In the article about the song "Red Dress," what subject was the song written about?

Passage
_ _ _ _ _ _ _
Single by Sarah Brand
- Released: July 7, 2021
- Genre: Pop; outsider music;
- Length: 3:14
- Songwriter: Sarah Brand

Sarah Brand singles chronology
| "Fantasy" (2021) | "Red Dress" (2021) |  |

= Red Dress (Sarah Brand song) =

2021 song by Sarah Brand

"Red Dress" is a song recorded by American singer-songwriter Sarah Brand. The pop song, which was self-released by Brand on July 7, 2021, was written about exclusivity in religion. The song's music video went viral and attracted largely negative attention online due to Brand's off-key vocals. Critics and commenters surmised that the song was a social experiment after discovering that Brand was a sociology major at University of Oxford; Brand later said that the vocals being off-key was purposeful to reflect the message of the song.
_ _ _ _ _ _ _
Raw data
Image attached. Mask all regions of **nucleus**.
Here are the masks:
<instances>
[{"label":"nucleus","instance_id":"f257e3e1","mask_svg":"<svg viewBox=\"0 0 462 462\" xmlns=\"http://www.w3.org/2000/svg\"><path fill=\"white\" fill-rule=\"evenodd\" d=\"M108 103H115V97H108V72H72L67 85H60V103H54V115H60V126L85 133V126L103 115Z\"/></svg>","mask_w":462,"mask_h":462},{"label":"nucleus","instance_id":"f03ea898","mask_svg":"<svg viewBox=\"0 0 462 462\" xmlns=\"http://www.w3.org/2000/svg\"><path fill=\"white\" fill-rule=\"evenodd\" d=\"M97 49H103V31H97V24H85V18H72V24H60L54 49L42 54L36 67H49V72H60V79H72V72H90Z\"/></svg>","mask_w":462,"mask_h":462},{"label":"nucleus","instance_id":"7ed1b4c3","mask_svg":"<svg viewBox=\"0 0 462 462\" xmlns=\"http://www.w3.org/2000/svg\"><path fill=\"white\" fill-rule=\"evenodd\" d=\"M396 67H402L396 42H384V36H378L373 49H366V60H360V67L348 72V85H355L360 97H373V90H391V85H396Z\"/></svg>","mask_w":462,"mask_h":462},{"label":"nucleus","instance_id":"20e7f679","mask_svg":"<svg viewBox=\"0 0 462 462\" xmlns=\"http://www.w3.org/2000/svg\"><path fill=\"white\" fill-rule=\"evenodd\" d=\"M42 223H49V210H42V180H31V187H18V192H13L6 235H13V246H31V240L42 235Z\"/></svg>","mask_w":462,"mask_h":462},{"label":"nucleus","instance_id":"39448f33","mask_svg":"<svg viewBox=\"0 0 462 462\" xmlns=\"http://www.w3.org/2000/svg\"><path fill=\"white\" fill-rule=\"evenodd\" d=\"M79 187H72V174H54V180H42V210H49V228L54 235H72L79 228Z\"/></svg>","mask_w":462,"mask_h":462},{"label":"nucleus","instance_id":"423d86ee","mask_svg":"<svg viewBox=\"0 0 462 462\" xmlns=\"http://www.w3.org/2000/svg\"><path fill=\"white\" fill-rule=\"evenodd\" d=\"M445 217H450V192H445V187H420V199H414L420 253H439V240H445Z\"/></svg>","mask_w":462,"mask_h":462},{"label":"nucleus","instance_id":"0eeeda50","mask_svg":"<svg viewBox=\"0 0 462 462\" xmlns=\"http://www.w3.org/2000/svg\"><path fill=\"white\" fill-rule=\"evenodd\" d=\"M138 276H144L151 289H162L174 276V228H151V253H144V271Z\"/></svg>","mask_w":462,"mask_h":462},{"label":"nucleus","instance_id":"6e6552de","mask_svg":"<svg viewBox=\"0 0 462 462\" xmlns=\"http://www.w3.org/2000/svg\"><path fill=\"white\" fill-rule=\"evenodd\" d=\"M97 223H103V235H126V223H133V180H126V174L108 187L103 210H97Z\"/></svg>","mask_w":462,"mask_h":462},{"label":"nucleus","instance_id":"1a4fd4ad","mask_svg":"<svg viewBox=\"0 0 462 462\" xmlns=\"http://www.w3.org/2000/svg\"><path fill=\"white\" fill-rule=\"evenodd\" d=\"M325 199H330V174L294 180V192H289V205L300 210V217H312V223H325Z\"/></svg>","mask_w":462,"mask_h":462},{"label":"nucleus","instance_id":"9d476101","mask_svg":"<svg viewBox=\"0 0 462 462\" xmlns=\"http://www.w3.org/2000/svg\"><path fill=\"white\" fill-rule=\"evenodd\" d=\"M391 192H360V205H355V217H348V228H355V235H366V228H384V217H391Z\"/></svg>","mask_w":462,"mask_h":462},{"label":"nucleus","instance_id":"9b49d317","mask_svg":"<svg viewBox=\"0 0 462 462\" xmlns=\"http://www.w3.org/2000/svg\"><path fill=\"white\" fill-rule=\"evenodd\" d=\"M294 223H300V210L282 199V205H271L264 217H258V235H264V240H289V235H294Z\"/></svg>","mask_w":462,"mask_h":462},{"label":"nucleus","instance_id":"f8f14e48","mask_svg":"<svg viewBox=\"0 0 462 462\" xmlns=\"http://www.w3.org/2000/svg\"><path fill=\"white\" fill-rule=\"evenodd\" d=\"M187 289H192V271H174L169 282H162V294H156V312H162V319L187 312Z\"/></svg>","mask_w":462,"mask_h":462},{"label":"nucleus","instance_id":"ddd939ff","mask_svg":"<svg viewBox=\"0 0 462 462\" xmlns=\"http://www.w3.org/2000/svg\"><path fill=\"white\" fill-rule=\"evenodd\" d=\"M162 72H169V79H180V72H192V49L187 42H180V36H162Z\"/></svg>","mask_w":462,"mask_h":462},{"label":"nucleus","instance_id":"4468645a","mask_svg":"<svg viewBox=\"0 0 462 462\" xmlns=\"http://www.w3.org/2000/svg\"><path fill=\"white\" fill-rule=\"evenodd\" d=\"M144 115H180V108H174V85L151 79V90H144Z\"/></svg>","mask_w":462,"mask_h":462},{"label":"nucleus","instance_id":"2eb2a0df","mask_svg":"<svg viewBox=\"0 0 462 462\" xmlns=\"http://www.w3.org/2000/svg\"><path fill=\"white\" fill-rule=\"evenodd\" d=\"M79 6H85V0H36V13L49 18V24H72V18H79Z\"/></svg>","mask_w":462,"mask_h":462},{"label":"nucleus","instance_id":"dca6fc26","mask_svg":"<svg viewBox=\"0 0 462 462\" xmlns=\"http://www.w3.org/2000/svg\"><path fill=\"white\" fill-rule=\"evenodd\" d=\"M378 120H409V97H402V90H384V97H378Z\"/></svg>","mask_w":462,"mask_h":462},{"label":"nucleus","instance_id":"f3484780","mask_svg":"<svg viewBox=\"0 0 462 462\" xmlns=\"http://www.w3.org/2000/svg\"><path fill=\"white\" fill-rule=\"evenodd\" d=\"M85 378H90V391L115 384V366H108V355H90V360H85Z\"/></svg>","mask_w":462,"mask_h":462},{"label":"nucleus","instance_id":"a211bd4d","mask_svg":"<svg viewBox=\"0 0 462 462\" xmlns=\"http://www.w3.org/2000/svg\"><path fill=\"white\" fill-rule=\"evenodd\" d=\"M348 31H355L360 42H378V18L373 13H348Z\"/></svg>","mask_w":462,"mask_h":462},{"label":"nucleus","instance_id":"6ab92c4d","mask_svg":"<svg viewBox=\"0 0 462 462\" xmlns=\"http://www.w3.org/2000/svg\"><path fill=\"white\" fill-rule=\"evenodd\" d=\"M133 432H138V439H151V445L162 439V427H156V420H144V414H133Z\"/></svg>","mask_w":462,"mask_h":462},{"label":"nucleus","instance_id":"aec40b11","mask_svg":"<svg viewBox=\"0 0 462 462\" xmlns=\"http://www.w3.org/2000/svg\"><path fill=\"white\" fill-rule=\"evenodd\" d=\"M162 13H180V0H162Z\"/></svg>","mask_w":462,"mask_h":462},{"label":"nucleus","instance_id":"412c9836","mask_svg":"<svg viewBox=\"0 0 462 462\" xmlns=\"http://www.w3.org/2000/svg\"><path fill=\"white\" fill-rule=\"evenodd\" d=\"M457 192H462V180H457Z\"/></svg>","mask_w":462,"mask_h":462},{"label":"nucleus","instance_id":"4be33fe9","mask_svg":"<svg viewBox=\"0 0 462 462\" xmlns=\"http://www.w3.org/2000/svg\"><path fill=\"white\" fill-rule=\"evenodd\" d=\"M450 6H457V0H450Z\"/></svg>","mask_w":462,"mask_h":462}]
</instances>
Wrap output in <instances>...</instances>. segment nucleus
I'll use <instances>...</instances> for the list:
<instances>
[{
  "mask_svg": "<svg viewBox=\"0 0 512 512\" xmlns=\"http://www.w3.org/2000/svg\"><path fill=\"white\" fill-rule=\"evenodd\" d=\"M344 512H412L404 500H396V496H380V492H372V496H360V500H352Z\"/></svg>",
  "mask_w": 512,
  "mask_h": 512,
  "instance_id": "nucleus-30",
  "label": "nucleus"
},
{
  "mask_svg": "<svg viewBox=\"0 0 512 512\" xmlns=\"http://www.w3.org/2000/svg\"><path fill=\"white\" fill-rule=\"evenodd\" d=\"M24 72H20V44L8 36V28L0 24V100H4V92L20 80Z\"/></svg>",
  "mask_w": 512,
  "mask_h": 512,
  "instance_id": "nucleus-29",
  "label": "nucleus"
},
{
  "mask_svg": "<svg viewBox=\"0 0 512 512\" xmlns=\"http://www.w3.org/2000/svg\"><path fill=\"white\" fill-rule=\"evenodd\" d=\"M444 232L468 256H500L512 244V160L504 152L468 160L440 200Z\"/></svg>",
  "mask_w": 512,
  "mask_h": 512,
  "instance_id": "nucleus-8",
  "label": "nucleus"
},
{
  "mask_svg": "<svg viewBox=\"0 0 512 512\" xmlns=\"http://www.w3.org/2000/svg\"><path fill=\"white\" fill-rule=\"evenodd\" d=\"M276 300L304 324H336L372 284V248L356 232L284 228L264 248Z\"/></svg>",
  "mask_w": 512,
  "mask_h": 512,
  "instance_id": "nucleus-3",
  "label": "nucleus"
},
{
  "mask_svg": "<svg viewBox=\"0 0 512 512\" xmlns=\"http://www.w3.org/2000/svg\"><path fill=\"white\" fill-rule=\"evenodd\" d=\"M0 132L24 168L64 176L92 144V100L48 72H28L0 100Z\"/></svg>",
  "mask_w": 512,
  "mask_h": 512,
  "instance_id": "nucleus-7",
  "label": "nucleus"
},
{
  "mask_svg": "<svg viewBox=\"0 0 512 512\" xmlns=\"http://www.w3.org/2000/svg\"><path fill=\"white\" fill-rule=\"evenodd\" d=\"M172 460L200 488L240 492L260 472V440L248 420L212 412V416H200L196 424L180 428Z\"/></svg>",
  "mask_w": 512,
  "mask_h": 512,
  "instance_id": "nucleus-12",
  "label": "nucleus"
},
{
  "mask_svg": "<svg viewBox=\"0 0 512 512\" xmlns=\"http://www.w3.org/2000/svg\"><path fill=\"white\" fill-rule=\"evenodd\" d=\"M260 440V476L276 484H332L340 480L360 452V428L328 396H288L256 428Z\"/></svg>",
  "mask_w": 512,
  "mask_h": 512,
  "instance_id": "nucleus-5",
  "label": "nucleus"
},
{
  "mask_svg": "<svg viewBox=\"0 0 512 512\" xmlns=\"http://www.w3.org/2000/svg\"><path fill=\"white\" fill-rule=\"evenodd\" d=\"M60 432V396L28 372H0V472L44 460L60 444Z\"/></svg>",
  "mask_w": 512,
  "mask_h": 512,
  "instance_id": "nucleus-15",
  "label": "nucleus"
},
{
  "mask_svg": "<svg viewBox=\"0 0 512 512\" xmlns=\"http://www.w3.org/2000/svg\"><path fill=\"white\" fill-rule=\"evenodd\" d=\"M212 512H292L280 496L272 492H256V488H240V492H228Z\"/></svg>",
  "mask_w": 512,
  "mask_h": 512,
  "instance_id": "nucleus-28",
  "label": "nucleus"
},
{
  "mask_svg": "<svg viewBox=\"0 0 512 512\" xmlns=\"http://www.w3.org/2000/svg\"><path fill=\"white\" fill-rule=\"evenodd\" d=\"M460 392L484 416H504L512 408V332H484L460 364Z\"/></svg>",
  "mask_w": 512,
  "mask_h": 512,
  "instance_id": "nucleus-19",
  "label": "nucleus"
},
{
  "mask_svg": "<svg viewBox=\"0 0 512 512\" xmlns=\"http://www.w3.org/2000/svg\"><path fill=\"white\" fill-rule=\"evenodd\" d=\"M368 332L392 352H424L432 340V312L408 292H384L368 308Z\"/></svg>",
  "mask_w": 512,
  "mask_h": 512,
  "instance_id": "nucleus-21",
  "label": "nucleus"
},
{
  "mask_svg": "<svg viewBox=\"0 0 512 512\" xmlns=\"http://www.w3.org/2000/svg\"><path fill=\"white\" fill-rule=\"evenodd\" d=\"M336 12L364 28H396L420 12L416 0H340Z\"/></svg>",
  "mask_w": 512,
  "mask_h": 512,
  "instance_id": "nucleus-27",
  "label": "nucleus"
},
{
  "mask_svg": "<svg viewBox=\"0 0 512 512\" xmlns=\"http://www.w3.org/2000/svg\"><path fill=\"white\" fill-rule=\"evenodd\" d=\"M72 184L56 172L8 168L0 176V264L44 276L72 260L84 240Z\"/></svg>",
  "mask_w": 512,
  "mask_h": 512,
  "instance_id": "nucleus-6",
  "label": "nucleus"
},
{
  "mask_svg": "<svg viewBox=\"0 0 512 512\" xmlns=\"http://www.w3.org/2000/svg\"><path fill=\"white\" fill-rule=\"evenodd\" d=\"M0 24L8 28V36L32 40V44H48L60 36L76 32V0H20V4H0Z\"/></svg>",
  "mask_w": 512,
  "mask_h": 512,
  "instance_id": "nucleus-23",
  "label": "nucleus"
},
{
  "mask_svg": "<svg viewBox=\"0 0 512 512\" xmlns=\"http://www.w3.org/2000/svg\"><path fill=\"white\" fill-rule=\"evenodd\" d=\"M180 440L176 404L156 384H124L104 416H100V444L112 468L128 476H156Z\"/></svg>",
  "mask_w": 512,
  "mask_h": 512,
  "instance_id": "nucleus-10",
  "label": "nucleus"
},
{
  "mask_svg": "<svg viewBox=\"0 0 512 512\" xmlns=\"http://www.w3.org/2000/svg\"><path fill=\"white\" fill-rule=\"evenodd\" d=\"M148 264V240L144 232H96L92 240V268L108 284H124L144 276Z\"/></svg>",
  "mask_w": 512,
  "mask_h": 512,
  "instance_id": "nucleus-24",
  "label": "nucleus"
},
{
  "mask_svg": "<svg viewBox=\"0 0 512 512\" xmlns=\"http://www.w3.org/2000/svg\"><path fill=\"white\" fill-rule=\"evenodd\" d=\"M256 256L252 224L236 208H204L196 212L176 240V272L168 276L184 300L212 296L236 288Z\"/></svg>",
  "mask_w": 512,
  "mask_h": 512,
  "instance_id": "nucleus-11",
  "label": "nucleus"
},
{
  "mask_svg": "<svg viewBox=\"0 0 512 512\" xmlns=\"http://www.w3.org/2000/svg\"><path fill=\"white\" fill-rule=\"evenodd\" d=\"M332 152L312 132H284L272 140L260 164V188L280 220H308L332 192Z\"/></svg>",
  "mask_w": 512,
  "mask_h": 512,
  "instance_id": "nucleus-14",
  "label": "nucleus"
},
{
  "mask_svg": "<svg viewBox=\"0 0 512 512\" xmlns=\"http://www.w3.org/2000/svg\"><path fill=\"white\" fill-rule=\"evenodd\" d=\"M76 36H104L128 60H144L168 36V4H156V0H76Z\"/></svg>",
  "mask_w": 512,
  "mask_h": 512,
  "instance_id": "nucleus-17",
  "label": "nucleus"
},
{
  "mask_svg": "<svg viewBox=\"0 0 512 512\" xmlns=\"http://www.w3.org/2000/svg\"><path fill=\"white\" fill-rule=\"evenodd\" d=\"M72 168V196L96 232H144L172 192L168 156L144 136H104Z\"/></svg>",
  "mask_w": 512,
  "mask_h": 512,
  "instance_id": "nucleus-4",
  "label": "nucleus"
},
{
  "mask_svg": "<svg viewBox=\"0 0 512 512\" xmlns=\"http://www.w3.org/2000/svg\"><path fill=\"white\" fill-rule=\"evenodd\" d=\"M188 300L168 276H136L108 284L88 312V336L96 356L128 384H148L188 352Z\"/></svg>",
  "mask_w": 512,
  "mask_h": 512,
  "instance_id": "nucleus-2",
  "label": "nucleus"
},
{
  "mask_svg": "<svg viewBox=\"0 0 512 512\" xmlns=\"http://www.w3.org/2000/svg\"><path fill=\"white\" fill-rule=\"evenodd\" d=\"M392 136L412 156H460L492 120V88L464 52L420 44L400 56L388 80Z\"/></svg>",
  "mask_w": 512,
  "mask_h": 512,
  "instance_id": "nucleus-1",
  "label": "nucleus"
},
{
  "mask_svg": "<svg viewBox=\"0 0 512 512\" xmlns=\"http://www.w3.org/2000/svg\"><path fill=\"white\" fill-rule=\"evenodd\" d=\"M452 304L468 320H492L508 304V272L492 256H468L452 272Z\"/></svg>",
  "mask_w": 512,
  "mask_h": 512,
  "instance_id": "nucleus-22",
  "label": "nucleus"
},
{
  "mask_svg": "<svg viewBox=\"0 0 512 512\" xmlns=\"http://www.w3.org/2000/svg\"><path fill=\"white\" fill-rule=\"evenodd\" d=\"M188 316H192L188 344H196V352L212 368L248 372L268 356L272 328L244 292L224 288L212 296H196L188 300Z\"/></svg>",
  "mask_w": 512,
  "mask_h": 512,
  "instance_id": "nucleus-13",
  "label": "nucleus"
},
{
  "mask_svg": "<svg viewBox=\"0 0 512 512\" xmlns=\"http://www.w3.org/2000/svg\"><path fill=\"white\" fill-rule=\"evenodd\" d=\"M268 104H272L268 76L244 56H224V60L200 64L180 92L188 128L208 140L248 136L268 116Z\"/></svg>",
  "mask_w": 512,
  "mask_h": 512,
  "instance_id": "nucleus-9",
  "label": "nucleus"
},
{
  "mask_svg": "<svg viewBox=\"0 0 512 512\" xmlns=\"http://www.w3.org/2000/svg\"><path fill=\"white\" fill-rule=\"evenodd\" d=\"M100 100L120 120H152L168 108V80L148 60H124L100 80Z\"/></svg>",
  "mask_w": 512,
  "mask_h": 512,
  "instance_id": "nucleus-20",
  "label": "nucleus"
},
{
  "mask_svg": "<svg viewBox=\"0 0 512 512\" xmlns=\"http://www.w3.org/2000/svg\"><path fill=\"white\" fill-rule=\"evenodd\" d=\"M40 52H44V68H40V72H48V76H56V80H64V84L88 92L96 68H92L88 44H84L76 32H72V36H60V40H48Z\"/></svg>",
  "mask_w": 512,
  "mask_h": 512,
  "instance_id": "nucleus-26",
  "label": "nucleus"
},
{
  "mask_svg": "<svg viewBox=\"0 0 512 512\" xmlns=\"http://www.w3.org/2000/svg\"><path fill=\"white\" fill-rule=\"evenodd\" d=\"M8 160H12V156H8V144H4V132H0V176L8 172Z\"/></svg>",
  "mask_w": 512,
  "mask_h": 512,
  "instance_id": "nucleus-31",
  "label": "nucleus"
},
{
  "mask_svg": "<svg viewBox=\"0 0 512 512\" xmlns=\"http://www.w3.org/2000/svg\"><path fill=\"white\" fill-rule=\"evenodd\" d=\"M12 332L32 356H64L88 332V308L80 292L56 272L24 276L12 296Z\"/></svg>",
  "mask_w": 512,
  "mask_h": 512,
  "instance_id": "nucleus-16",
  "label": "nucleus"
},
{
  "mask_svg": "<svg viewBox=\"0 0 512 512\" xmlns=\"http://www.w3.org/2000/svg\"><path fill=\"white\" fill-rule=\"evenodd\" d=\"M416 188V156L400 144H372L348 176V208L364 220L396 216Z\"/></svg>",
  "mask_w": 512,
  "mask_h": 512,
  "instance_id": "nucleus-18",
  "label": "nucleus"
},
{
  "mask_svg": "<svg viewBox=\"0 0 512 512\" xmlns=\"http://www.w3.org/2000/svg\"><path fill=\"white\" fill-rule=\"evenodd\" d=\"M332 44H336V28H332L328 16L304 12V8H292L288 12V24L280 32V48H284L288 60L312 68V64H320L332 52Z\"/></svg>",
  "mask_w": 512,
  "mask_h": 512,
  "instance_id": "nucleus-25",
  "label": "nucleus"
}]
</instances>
_ _ _ _ _ _ _
Answer box
Exclusivity in religion.